Optimus mc2pinot is a tool to ingest data from Maxcompute to Pinot as a one-time job. It's designed to allow users to easily transfer their data from Maxcompute to Pinot without needing to set up complex pipelines. The tool is built to handle large volumes of data efficiently, ensuring that the ingestion process to Pinot is smooth and reliable.
- Segment Generation: Generates Pinot segments from Maxcompute data.
- One-Time Job: Designed for one-time data transfer, ideal for batch ingestion.
- Efficient Data Handling: Built to handle large volumes of data efficiently.
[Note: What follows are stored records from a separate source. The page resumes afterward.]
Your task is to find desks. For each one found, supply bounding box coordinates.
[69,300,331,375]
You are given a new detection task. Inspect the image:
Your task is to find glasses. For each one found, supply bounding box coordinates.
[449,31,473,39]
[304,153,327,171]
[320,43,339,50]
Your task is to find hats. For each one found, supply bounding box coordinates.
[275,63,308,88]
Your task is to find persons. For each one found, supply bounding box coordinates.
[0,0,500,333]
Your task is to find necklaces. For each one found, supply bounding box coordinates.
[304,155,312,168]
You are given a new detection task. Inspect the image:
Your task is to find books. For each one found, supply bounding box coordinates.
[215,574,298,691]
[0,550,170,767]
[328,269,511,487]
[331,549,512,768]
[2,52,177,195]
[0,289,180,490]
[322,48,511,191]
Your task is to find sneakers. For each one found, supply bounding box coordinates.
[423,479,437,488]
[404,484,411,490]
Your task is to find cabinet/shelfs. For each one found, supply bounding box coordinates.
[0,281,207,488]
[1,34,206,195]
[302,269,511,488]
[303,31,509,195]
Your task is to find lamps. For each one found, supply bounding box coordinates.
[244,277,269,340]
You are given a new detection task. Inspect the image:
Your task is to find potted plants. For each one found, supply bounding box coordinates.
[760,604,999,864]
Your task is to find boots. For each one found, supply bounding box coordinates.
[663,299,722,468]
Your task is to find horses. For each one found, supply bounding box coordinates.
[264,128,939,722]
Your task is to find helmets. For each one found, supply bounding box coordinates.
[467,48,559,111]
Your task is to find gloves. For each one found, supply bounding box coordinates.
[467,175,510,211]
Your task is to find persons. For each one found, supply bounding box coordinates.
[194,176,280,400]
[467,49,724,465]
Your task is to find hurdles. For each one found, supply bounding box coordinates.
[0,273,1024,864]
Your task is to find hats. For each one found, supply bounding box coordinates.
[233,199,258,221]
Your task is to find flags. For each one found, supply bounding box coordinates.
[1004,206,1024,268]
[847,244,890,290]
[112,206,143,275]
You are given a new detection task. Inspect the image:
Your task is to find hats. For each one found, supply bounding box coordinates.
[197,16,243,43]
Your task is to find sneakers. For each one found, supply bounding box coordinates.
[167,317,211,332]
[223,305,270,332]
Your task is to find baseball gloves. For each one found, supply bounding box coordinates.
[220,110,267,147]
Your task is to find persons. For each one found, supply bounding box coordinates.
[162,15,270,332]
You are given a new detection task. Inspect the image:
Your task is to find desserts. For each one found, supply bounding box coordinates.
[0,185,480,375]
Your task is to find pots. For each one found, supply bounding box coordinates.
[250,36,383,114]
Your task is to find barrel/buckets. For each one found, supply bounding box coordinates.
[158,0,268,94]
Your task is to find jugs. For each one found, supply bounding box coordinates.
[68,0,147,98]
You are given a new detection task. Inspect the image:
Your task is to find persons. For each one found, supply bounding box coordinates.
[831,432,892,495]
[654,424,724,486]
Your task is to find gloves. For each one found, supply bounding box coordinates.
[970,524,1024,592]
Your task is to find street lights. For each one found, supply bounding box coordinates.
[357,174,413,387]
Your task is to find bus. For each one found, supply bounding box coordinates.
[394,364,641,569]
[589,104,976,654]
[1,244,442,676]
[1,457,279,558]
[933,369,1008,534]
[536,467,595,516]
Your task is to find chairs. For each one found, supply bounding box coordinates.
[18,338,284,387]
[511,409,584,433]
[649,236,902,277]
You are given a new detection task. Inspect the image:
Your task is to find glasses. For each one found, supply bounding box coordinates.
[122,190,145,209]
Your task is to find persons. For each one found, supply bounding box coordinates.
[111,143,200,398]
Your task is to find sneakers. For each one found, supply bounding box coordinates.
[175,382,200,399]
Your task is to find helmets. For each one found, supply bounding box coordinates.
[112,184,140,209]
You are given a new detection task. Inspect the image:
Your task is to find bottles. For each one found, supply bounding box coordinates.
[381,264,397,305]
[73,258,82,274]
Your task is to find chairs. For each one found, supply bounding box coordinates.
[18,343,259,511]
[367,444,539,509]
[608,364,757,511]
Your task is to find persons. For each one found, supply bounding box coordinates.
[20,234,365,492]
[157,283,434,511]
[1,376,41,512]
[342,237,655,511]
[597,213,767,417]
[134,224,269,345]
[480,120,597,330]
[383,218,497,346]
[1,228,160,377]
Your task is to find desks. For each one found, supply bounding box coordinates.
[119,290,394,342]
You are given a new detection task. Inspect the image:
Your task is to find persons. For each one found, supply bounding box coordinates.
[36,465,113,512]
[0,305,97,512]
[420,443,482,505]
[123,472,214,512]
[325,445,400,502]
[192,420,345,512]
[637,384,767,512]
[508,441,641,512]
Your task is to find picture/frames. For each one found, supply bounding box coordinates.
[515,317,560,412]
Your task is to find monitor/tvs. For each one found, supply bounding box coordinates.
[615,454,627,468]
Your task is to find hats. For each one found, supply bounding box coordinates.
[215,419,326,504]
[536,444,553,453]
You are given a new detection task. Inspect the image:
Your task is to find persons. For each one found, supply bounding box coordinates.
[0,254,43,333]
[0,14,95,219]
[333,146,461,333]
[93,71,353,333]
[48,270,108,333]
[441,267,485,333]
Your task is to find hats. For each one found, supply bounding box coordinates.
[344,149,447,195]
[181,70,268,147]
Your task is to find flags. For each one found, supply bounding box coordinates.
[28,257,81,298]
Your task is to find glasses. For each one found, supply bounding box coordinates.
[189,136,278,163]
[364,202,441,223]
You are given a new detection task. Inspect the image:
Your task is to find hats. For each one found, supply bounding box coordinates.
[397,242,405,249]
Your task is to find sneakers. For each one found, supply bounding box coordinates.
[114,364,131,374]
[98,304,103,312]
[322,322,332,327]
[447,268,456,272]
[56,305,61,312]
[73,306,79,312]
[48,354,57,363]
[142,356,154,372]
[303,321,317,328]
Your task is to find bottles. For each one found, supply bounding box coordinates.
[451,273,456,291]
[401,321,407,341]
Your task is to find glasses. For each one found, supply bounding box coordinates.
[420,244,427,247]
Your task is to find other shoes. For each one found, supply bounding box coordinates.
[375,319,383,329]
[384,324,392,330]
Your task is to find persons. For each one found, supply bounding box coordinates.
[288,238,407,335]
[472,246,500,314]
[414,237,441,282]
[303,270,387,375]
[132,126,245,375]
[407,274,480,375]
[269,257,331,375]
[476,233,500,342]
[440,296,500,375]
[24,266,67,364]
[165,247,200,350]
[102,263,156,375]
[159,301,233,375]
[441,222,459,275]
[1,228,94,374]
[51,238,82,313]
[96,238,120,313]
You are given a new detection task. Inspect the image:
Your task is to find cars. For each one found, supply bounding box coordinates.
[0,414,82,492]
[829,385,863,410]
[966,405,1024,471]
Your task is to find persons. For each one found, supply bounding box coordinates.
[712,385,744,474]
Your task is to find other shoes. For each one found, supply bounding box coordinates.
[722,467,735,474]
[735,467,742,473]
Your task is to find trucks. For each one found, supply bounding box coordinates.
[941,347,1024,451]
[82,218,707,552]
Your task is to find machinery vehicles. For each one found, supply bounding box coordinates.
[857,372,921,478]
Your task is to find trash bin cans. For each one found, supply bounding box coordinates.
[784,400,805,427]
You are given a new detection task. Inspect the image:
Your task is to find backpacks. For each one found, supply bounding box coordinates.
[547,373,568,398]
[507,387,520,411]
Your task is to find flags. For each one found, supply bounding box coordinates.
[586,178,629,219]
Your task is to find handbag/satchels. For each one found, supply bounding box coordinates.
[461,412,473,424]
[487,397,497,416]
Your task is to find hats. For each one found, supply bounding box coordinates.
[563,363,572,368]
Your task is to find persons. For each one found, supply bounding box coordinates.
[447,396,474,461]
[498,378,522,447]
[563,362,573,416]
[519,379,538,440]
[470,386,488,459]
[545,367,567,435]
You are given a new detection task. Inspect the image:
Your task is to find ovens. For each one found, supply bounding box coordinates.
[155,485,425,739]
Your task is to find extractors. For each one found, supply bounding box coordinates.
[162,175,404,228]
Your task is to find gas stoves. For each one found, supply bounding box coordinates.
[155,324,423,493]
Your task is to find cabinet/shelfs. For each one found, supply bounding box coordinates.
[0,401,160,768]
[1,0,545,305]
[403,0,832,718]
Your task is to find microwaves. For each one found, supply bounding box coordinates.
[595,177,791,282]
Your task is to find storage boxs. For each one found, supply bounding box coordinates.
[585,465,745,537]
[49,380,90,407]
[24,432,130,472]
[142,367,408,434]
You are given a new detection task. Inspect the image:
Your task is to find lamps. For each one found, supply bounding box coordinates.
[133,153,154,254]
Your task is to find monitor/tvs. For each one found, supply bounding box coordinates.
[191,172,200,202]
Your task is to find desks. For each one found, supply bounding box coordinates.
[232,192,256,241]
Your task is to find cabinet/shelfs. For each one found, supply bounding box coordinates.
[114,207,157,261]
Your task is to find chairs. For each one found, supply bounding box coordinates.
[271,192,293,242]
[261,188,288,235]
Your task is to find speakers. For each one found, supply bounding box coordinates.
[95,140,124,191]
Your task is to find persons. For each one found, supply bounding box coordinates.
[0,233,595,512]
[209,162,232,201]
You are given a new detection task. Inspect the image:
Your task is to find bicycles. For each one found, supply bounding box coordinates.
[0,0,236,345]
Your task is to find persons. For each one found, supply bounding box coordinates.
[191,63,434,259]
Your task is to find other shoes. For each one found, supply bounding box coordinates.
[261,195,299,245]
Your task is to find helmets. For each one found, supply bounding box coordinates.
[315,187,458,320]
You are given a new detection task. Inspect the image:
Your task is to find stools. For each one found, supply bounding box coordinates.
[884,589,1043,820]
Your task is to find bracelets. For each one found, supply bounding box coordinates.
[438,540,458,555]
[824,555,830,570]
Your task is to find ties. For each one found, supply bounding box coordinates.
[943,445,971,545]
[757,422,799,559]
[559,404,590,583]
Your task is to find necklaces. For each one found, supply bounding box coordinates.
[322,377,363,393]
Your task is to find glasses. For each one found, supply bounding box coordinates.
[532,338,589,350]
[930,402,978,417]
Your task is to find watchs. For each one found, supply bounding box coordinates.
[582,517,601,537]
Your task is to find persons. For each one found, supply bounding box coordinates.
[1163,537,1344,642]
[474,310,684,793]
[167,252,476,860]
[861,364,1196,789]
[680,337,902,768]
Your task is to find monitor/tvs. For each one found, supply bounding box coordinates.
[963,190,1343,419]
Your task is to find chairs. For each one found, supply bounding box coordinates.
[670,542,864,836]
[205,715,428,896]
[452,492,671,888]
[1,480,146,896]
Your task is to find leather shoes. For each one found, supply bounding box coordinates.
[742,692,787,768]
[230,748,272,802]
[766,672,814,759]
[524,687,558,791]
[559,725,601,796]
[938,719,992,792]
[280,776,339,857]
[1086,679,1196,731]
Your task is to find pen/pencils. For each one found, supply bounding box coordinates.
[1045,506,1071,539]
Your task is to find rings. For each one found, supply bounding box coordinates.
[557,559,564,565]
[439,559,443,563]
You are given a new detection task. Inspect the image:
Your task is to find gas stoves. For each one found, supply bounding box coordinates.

- Configurable Deep Storage: Segments can be written to different storage backends — local filesystem, OSS, S3 (coming soon), or GCS (coming soon) — via
PINOT__DEEP_STORAGE_URI. - Custom Payload Templating: Supports custom pinot payload with FreeMarker templating, allowing users to include custom metadata in segment upload requests.
- Set the required environment variables.
- Build the project using Maven:
mvn clean package - Run the tool using the generated JAR file:
java -jar target/optimus-mc2pinot.jar - Or run using the Maven exec plugin:
mvn clean compile exec:exec
always OSS (MC UNLOAD)
┌─────────────────────┐
│ │
MC (Maxcompute) ──────► OSS Staging ──────► Segment
│ (read) Generation
└─────────────────────┘
│
│ PINOT__DEEP_STORAGE_URI (configurable)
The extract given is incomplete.